Wed, 03/03/2010 - 05:28 | 252056 chindit13
chindit13's picture

Guess it depends on what the definition of fundamentals is.  On a fair value basis I suspect WFC is priced correctly somewhere well below zero, and in a fair and just world anyone contributing to its fraudulent bookkeeping would face hard time.  On the other hand, a major holder/buyer of the stock is enough of a mercenary that he could get blood out of a vampire squid, plus he has enough connections to arrange whatever bailout the bank might (will) need.  Those are not the kind of fundamentals that add to the stock's inherent value, but they do make its price rise.  I guess an appropriate analogy is that one need not love a women to be able to perform with her in a conjugal sense.

Wed, 03/03/2010 - 21:05 | 253118 Anonymous
Anonymous's picture

So True!!!

Wed, 03/03/2010 - 21:26 | 253139 Anonymous
Anonymous's picture

What would be interesting to see is an estimate of the total losses WFC will endure versus how much they are likely to make given that short term interest rates will stay low for the next several years.

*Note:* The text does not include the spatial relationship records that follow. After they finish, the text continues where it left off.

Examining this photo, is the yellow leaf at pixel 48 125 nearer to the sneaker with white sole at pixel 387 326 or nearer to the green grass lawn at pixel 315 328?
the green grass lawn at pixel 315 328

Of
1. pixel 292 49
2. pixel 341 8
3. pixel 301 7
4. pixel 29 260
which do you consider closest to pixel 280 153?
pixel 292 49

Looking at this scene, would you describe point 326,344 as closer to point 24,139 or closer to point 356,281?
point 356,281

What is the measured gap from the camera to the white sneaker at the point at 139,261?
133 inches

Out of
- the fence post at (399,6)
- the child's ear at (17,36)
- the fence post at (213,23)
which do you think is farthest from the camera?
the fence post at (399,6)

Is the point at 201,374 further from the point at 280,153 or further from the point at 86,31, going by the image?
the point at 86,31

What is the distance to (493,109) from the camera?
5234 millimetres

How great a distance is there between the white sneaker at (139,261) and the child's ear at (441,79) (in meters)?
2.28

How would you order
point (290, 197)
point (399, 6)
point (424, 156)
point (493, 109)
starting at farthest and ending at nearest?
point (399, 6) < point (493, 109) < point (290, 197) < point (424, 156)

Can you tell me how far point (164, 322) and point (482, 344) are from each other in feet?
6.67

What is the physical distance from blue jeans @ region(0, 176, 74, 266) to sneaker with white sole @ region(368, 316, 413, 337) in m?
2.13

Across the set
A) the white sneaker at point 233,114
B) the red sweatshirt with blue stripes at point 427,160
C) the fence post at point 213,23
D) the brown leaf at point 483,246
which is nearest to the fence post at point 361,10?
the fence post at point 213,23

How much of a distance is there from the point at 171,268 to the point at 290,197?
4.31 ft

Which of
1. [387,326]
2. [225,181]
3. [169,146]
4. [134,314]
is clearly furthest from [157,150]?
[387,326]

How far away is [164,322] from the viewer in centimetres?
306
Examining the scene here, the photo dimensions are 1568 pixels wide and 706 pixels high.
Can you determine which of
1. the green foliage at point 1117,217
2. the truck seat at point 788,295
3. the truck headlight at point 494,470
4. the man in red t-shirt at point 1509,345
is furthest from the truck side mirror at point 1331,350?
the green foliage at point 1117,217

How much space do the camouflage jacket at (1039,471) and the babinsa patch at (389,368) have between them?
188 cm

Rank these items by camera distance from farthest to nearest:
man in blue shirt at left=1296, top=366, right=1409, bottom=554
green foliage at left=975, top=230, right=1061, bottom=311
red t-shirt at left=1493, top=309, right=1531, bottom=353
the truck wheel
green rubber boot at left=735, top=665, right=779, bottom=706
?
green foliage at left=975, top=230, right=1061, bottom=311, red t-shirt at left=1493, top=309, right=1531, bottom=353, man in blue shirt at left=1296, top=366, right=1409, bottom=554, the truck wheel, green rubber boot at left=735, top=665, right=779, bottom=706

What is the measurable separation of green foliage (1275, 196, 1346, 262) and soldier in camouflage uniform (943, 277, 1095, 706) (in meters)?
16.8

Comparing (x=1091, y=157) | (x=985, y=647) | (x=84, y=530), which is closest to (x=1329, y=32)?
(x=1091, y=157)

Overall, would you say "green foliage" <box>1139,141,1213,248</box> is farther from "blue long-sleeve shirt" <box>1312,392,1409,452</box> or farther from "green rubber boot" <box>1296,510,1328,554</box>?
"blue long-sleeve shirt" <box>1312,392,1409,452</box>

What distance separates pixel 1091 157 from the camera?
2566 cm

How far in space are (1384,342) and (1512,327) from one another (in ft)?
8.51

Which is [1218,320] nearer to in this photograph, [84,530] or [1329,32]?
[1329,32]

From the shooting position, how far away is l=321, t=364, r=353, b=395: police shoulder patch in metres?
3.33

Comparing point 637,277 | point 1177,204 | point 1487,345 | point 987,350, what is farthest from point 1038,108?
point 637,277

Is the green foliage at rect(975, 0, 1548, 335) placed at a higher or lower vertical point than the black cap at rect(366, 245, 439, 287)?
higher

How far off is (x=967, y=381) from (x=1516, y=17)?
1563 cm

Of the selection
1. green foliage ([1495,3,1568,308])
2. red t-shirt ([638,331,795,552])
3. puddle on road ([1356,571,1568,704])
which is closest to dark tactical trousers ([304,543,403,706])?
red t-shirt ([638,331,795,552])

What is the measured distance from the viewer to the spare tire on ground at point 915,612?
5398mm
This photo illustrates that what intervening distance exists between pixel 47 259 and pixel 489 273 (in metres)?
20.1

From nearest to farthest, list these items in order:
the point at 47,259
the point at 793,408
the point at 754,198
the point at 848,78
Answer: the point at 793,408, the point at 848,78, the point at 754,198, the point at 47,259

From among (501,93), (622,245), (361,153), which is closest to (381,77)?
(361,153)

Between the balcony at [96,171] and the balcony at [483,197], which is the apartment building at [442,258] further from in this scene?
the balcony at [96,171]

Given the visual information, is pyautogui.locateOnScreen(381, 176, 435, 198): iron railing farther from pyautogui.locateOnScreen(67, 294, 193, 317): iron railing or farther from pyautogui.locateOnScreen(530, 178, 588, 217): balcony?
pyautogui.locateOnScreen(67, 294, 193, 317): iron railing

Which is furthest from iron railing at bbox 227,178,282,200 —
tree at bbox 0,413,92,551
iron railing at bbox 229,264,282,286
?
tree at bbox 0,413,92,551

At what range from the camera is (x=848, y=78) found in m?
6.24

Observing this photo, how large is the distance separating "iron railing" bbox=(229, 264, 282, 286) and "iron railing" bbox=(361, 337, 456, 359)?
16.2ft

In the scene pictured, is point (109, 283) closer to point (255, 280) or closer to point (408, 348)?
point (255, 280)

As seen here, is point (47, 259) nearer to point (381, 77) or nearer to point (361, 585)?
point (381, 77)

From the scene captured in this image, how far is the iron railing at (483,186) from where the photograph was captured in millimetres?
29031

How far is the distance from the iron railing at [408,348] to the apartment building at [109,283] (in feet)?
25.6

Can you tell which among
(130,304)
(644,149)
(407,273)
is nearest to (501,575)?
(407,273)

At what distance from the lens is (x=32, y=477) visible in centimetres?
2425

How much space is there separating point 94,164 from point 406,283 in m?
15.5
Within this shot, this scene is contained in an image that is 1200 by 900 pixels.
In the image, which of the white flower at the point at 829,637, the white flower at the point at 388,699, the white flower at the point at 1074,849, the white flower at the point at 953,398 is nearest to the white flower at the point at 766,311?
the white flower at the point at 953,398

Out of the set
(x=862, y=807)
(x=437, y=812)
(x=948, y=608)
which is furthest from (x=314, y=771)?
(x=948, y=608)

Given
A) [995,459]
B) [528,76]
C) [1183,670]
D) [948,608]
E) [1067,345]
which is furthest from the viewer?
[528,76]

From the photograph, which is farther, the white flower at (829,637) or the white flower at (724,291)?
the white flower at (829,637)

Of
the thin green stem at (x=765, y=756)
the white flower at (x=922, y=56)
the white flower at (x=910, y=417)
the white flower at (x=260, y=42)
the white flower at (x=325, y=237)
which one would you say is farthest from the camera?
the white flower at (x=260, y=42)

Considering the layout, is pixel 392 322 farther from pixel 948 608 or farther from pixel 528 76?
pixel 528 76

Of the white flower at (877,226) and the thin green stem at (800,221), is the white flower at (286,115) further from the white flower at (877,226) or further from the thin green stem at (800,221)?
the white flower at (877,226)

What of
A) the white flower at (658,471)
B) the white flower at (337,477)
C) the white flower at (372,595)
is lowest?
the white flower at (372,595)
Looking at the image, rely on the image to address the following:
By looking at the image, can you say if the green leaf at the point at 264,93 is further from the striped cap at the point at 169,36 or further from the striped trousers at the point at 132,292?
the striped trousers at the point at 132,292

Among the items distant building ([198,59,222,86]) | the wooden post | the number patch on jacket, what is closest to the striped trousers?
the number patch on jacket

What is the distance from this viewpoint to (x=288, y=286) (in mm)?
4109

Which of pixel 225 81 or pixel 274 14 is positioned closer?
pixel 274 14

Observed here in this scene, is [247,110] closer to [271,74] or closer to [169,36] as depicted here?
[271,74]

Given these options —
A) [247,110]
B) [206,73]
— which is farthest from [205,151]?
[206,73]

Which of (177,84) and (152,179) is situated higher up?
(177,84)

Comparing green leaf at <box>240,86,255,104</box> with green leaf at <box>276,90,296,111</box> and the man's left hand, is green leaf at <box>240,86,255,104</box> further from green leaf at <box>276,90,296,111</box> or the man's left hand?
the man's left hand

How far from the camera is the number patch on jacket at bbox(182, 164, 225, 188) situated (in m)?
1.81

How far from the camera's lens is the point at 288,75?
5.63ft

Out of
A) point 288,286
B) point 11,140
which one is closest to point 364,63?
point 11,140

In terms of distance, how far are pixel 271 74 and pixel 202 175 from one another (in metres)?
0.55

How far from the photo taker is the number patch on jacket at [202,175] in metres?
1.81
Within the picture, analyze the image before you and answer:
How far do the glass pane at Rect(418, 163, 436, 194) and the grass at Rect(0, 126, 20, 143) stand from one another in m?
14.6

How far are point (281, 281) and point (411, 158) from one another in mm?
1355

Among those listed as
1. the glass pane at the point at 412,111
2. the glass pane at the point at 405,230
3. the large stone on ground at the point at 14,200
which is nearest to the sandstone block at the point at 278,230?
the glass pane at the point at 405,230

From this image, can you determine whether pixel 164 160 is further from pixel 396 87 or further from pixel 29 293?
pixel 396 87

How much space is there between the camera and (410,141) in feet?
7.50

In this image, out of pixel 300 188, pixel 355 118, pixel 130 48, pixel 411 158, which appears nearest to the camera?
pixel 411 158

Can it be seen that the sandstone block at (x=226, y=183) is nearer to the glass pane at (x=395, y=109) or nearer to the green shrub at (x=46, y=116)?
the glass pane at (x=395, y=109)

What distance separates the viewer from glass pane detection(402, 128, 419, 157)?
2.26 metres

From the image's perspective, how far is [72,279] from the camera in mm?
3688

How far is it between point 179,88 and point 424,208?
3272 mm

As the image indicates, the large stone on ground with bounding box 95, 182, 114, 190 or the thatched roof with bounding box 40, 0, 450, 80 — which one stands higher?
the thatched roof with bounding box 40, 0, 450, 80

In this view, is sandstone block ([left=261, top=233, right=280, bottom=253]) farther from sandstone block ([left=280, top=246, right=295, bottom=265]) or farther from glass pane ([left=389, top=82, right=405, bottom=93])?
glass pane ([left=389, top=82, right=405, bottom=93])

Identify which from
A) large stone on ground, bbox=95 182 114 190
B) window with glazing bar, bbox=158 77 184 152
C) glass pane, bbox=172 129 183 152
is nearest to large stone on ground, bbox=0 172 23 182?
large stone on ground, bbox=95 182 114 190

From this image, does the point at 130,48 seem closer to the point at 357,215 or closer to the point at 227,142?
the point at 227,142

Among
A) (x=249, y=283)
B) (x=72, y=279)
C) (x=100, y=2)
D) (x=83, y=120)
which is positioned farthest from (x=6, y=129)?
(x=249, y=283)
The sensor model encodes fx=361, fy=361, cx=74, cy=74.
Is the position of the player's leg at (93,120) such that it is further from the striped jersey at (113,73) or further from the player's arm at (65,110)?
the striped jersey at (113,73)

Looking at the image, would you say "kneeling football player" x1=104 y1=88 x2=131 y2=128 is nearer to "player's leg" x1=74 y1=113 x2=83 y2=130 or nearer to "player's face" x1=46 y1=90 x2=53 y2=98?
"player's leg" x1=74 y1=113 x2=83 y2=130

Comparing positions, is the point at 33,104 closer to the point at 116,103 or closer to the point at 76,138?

Even if no new loans are made would the existing book, or what's left of it after defaults, eventually break even and if so, how long will this take?

The ironic thing is that the more folks talk about inflation which helps to keep long rates high, the more money the banks will make. If deflation becomes the concern and long rates fall, it would be a nice mark to market positive for the banks existing book. Either way they make out fine as long as they can outlast the current losses.